# What to work on
Below are records; extract exactly the lines from the one with "Examining the image, does" through the final line, including both, but drop the pictures.

# Information supplied
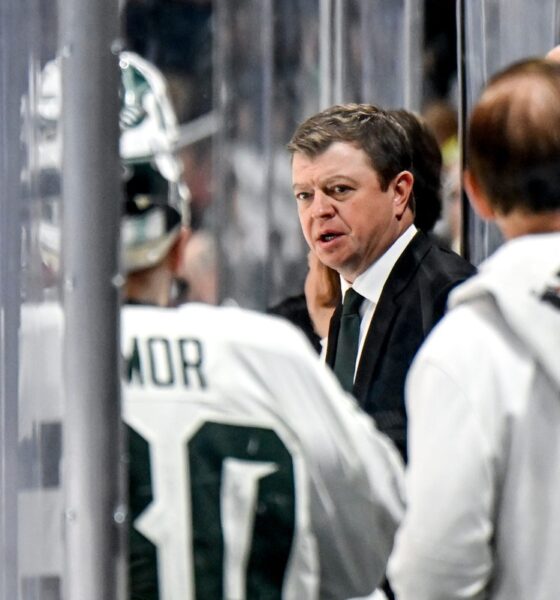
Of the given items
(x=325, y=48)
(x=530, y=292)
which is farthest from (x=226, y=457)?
(x=325, y=48)

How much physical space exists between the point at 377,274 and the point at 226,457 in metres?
0.56

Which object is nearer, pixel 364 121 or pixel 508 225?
pixel 508 225

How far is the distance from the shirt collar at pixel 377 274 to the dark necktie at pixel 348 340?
0.5 inches

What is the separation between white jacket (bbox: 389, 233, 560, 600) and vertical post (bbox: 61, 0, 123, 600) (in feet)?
1.10

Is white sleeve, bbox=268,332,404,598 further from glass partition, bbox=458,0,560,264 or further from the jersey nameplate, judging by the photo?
glass partition, bbox=458,0,560,264

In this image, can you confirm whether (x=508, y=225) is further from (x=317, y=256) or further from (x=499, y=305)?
(x=317, y=256)

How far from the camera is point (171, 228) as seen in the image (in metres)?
1.54

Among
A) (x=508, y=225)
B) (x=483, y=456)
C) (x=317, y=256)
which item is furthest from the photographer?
(x=317, y=256)

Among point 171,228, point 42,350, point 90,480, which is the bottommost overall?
point 90,480

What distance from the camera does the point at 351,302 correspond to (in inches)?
78.8

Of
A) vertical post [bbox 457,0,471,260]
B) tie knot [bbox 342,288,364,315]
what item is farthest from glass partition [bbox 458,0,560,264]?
tie knot [bbox 342,288,364,315]

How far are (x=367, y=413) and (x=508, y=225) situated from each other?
0.44 metres

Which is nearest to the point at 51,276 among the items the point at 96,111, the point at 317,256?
the point at 96,111

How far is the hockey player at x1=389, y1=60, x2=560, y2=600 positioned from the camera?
1.36 m
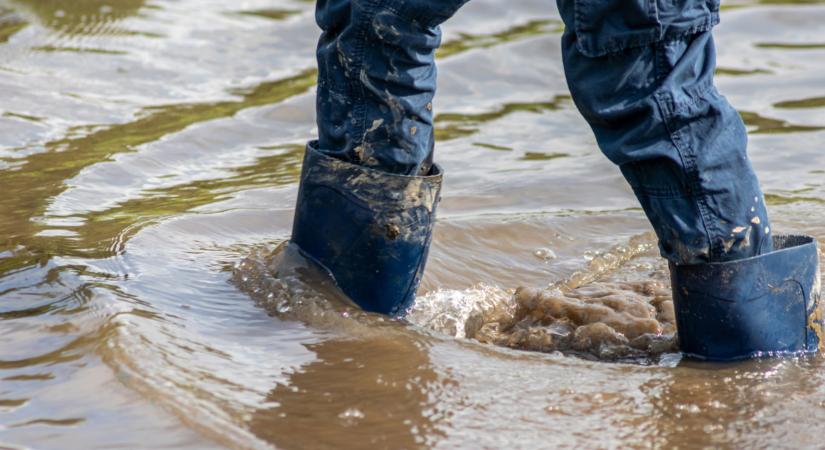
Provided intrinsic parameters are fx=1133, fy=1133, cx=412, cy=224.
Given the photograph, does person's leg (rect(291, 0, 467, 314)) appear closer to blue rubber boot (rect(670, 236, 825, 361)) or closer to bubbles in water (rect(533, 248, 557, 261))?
blue rubber boot (rect(670, 236, 825, 361))

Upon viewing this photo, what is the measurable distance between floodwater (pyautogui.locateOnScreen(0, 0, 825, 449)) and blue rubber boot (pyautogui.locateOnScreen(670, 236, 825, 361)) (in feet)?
0.19

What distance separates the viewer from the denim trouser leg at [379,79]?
2301 millimetres

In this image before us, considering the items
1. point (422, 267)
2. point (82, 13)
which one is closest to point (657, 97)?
point (422, 267)

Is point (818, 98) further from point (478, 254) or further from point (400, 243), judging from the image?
point (400, 243)

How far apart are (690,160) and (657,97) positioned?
135 mm

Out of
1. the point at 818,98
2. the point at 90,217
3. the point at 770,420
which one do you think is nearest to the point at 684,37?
the point at 770,420

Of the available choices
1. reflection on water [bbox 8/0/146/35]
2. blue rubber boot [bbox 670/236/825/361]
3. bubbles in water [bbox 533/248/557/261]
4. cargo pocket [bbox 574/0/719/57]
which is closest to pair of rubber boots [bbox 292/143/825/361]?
blue rubber boot [bbox 670/236/825/361]

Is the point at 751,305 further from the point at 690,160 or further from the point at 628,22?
the point at 628,22

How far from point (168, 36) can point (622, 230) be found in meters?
2.80

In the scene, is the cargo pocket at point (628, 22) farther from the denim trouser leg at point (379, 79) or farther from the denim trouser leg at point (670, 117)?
the denim trouser leg at point (379, 79)

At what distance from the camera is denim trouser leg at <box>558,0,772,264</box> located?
2.02 meters

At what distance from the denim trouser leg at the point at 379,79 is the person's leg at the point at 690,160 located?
0.36 metres

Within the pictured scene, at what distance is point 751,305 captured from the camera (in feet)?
7.26

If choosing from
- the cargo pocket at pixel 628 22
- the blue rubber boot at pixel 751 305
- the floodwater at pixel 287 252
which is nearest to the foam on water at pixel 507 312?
the floodwater at pixel 287 252
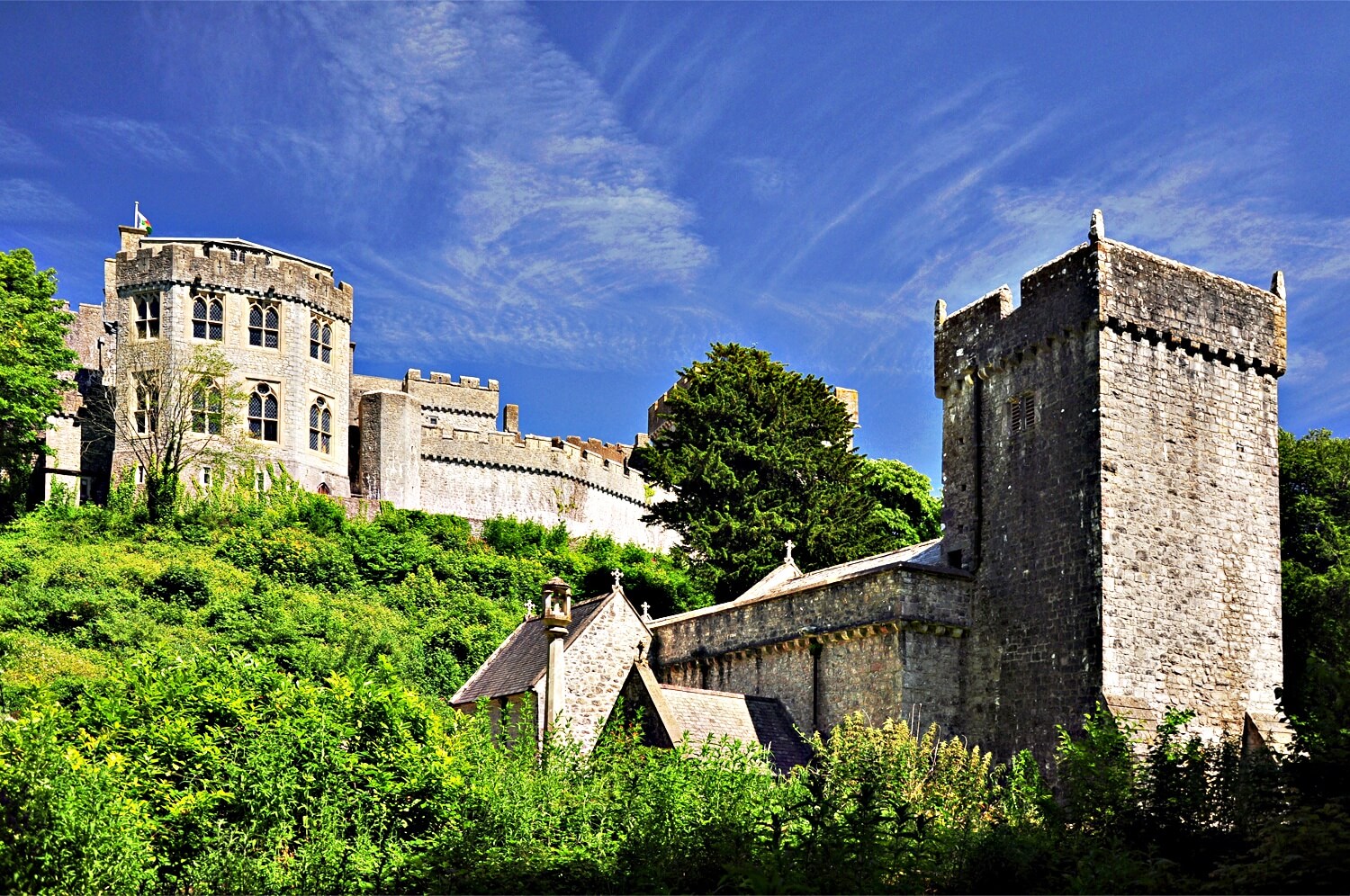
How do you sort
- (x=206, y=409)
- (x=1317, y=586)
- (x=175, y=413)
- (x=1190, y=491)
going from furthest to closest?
(x=206, y=409), (x=175, y=413), (x=1317, y=586), (x=1190, y=491)

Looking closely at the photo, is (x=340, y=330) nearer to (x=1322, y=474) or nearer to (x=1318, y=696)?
(x=1322, y=474)

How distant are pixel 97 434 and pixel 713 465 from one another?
79.1 feet

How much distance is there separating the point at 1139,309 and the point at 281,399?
35.2m

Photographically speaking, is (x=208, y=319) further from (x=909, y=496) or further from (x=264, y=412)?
(x=909, y=496)

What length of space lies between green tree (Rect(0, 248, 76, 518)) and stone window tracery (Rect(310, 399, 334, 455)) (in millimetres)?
8758

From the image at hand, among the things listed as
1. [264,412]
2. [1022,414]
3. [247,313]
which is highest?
[247,313]

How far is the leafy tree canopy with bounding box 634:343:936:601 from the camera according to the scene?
44.5 m

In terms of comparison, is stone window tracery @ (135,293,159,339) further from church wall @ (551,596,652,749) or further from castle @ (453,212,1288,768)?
church wall @ (551,596,652,749)

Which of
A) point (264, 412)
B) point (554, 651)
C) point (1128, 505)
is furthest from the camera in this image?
point (264, 412)

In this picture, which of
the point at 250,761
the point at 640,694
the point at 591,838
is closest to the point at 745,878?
the point at 591,838

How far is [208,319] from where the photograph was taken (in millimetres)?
53438

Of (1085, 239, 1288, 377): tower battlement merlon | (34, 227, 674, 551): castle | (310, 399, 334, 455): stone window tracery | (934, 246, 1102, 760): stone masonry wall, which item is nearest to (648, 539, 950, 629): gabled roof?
(934, 246, 1102, 760): stone masonry wall

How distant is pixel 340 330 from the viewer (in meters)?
56.8

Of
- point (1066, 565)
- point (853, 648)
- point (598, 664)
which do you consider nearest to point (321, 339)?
point (598, 664)
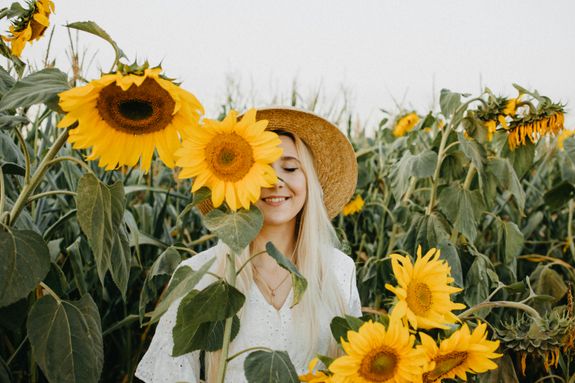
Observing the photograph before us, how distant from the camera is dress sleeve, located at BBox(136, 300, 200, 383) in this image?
143cm

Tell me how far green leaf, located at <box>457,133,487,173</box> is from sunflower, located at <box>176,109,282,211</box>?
0.94m

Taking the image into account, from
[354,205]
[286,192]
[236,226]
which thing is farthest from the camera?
[354,205]

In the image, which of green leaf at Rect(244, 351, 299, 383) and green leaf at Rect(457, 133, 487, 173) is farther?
green leaf at Rect(457, 133, 487, 173)

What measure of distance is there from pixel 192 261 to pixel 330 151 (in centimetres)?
51

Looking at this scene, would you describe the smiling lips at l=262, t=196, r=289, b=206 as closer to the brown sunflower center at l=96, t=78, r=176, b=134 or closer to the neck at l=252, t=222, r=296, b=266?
the neck at l=252, t=222, r=296, b=266

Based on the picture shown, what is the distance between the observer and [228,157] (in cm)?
94

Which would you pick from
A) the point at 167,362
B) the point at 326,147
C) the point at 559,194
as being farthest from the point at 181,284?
the point at 559,194

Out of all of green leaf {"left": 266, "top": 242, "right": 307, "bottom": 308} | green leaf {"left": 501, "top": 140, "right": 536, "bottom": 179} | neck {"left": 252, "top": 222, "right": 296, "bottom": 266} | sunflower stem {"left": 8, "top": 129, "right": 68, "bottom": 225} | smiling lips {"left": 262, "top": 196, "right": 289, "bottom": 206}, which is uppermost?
green leaf {"left": 501, "top": 140, "right": 536, "bottom": 179}

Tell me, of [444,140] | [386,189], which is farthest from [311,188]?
[386,189]

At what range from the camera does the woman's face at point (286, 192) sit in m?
1.54

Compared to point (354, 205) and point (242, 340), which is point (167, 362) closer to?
point (242, 340)

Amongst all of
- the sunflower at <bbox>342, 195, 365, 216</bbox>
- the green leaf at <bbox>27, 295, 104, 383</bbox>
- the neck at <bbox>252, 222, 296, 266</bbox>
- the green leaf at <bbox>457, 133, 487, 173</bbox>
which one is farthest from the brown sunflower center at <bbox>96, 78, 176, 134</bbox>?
the sunflower at <bbox>342, 195, 365, 216</bbox>

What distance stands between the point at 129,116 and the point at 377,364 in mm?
528

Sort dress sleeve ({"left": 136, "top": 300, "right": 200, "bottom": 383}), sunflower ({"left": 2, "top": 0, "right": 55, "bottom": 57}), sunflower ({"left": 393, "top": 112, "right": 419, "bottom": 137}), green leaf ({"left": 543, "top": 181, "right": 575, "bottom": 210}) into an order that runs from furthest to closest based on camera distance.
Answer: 1. sunflower ({"left": 393, "top": 112, "right": 419, "bottom": 137})
2. green leaf ({"left": 543, "top": 181, "right": 575, "bottom": 210})
3. dress sleeve ({"left": 136, "top": 300, "right": 200, "bottom": 383})
4. sunflower ({"left": 2, "top": 0, "right": 55, "bottom": 57})
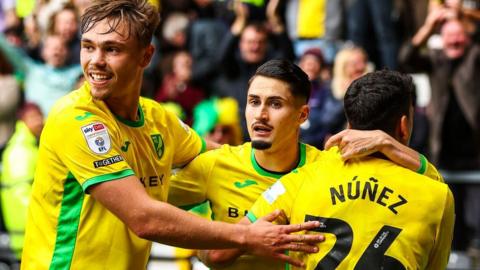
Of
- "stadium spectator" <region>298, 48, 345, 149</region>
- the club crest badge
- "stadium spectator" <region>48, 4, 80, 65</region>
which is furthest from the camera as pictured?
"stadium spectator" <region>48, 4, 80, 65</region>

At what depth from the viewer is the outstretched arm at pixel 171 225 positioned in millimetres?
A: 5324

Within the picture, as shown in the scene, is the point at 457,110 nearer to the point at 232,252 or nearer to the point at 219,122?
the point at 219,122

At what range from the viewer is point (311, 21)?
12.7m

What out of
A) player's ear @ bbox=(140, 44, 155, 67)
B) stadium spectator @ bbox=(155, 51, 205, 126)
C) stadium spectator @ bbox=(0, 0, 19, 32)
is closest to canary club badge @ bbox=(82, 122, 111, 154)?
player's ear @ bbox=(140, 44, 155, 67)

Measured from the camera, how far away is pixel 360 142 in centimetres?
520

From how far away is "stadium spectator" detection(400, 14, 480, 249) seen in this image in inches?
422

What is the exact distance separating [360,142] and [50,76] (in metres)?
7.86

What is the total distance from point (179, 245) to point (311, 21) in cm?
753

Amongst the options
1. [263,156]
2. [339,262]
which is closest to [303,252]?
[339,262]

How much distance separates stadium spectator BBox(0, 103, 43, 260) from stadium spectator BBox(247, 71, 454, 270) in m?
7.16

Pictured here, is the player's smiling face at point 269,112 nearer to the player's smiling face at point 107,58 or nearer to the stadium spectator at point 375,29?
the player's smiling face at point 107,58

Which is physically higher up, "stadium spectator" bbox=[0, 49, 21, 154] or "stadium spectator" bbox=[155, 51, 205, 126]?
"stadium spectator" bbox=[155, 51, 205, 126]

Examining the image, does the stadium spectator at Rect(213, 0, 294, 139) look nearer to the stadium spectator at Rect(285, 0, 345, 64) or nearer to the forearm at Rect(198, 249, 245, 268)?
the stadium spectator at Rect(285, 0, 345, 64)

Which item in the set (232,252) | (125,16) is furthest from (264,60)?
(232,252)
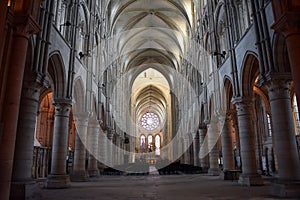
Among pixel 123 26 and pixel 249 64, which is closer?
pixel 249 64

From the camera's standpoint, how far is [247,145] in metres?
14.7

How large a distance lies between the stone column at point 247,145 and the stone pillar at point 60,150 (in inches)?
388

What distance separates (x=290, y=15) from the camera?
854cm

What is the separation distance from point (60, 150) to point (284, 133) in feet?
37.7

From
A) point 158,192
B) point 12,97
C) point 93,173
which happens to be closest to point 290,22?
point 158,192

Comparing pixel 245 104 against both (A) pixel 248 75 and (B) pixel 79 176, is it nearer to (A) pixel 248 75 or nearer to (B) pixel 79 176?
(A) pixel 248 75

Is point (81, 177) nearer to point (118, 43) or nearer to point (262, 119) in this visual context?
point (262, 119)

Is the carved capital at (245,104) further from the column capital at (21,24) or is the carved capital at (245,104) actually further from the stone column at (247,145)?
the column capital at (21,24)

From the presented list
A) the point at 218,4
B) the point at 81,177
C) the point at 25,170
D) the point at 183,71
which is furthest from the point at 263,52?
the point at 183,71

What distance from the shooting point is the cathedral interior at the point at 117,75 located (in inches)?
337

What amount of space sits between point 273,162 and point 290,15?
22164 millimetres

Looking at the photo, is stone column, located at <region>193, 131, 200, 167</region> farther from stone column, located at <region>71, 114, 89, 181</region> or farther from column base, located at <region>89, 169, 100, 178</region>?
stone column, located at <region>71, 114, 89, 181</region>

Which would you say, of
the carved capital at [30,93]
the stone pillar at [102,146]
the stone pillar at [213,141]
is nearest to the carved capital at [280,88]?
the carved capital at [30,93]

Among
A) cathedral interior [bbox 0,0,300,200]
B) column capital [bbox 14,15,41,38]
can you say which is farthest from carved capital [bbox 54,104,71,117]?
column capital [bbox 14,15,41,38]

# Answer in full
Examining the image, does the stadium spectator at Rect(213, 0, 294, 139) look nearer to the stadium spectator at Rect(285, 0, 345, 64) or nearer to the forearm at Rect(198, 249, 245, 268)?
the stadium spectator at Rect(285, 0, 345, 64)

Which item in the set (232,252) | (125,16) is furthest from (264,60)?
(232,252)
Among pixel 123 26 and pixel 249 64, which is closer?
pixel 249 64

From the camera's standpoint, how far is [247,145] in metres?
14.7

How large a distance lies between the stone column at point 247,145 and the stone pillar at point 60,150 (in inches)?
388

What distance separates (x=290, y=15) from the camera?
854cm

What is the separation distance from point (60, 150) to point (284, 133) in feet?
37.7

From
A) point 158,192
B) point 12,97
C) point 93,173
which happens to be closest to point 290,22?
point 158,192

Comparing pixel 245 104 against both (A) pixel 248 75 and (B) pixel 79 176, is it nearer to (A) pixel 248 75 or nearer to (B) pixel 79 176?
(A) pixel 248 75

Is point (81, 177) nearer to point (118, 43) or nearer to point (262, 119) in this visual context?
point (262, 119)

Is the carved capital at (245,104) further from the column capital at (21,24) or is the carved capital at (245,104) actually further from the stone column at (247,145)?
the column capital at (21,24)

From the presented list
A) the point at 218,4
B) the point at 81,177
C) the point at 25,170
D) the point at 183,71
which is furthest from the point at 263,52?
the point at 183,71

What distance from the shooting point is the cathedral interior at the point at 117,75 located (in inches)?
337

What amount of space sits between point 273,162 and point 290,15?
22164 millimetres

Looking at the photo, is stone column, located at <region>193, 131, 200, 167</region> farther from stone column, located at <region>71, 114, 89, 181</region> or farther from column base, located at <region>89, 169, 100, 178</region>?
stone column, located at <region>71, 114, 89, 181</region>

Which would you say, of
the carved capital at [30,93]
the stone pillar at [102,146]
the stone pillar at [213,141]
is nearest to the carved capital at [280,88]?
the carved capital at [30,93]

Among
A) cathedral interior [bbox 0,0,300,200]
B) column capital [bbox 14,15,41,38]
can you say which is farthest from carved capital [bbox 54,104,71,117]?
column capital [bbox 14,15,41,38]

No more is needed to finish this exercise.